To find landmines with a rat, two deminers tie twine to their ankles and face each other, separated by a mine-riddled pit spanning 200 meters. A rat is attached to the string. The animal is trained to walk across the minefield, from one deminer to the other. Every time the rat pauses, the humans watch her carefully. When she scratches twice, they mark the spot on a map of the pit. The double scratch indicates that she has found the scent of an explosive. When the rat completes her walk from one deminer to the other, the humans step in unison along the pit’s border. The three continue, a human pair and rat, until the pit has been searched (see figure).

Figure 1. An approximate figure of landmine detection training by Darcie DeAngelo, 2015.

Frederic insisted on building a nest when he couldn’t. Veronica hated her harness. Merry squeaked in his sleep, prompting one deminer to infer that he had nightmares. Similarly, Issac became another deminer’s “little sister,” despite being the largest rat of the platoon—and a male. When I asked Moch why she called Issac “little sister,” she explained: “Love. I know he’s an animal and that he is male, but I just feel like he is my little sister.” By giving careful attention to the rats and by telling stories that allowed them to share in each other’s attention, the deminers learned to relate to each other differently.

References

Habib, Maki K. 2007. “Controlled Biological and Biomimetic Systems for Landmine Detection.Biosensors and Bioelectronics 23(1): 1–18.

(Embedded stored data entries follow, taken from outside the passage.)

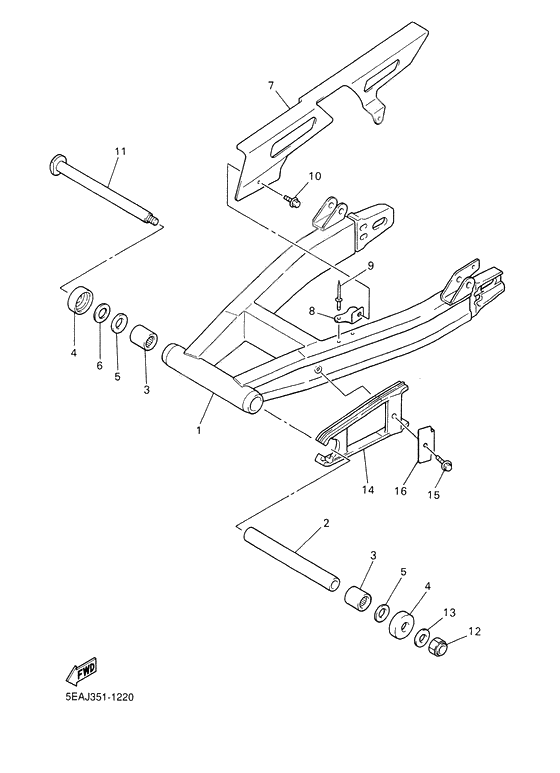 7
11
10
9
8
4
6
5
3
1
14
16
15
2
3
5
4
13
12
FWD
5EAJ351-1220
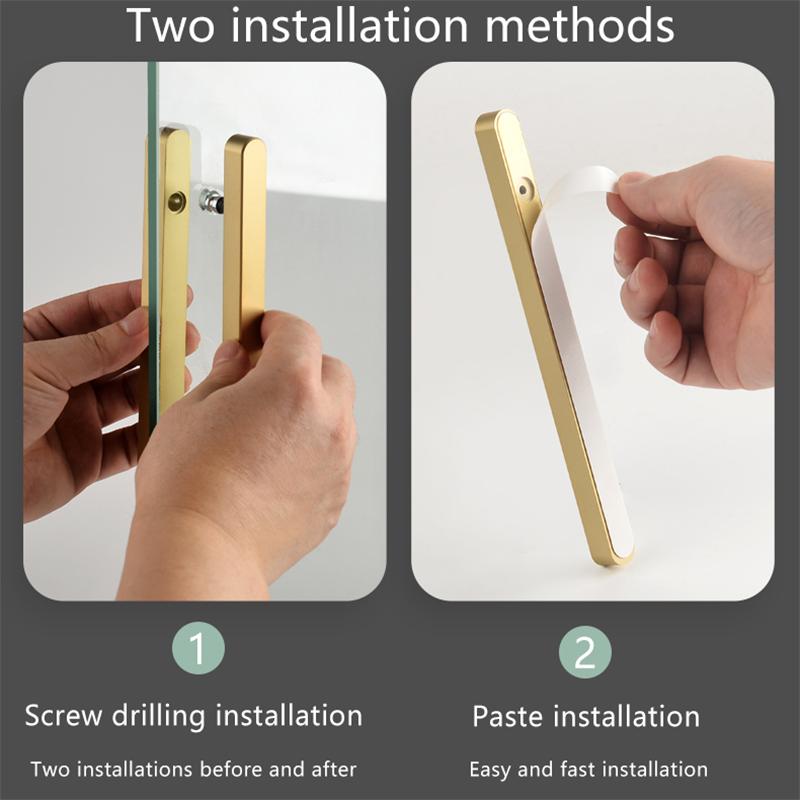 Two installation methods

1

Screw drilling installation

Two installations before and after

2

Paste installation

Easy and fast installation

Haraway, Donna Jeanne. 1994. “A Game of Cat’s Cradle: Science Studies, Feminist Theory, Cultural Studies.Configurations 2(1): 59–71.

Ingold, Tim. 2012. “Toward an Ecology of Materials.Annual Review of Anthropology 41: 427–42.

TallBear, Kim. 2017. “Beyond the Life/Not-Life Binary: A Feminist-Indigenous Reading of Cryopreservation, Interspecies Thinking, and the New Materialisms.” In Cryopolitics: Frozen Life in a Melting World, edited by Joanna and Emma Kowal Radin, 179–202. Cambridge, MA: MIT Press.